Work instructions =>
A - Please list each function called within the body of switch_mm in the arm64 TLB patch reply below, counting each name once.
B - Render this sentence from the arm64 TLB patch reply below in Spanish: "IIUC, nr_active_mm keeps track of how many instances of the current pgd (TTBR0_EL1) are active."
BEGIN Text passage
Re: [PATCH 3/3] arm64: tlb: skip tlbi broadcast

From: Catalin Marinas
Date: Mon Mar 09 2020 - 07:22:51 EST


Hi Andrea,

On Sun, Feb 23, 2020 at 02:25:20PM -0500, Andrea Arcangeli wrote:
> switch_mm(struct mm_struct *prev, struct mm_struct *next,
> struct task_struct *tsk)
> {
> - if (prev != next)
> - __switch_mm(next);
> + unsigned int cpu = smp_processor_id();
> +
> + if (!per_cpu(cpu_not_lazy_tlb, cpu)) {
> + per_cpu(cpu_not_lazy_tlb, cpu) = true;
> + atomic_inc(&next->context.nr_active_mm);
> + __switch_mm(next, cpu);
> + } else if (prev != next) {
> + atomic_inc(&next->context.nr_active_mm);
> + __switch_mm(next, cpu);
> + atomic_dec(&prev->context.nr_active_mm);
> + }

IIUC, nr_active_mm keeps track of how many instances of the current pgd
(TTBR0_EL1) are active.

> +enum tlb_flush_types tlb_flush_check(struct mm_struct *mm, unsigned int cpu)
END Text passage
BEGIN Data extract
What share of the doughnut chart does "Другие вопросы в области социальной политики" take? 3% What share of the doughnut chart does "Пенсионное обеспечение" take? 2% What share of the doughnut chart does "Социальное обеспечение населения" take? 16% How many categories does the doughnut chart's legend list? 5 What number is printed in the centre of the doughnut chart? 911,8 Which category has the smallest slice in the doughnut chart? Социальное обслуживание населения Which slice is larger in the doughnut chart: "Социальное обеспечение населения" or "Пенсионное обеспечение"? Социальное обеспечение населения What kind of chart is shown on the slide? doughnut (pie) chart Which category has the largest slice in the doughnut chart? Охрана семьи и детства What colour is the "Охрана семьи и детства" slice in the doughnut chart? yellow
END Data extract
Results in order =>
A - smp_processor_id, per_cpu, atomic_inc, __switch_mm, atomic_dec

B - Si lo entiendo bien, nr_active_mm lleva la cuenta de cuántas instancias del pgd actual (TTBR0_EL1) están activas.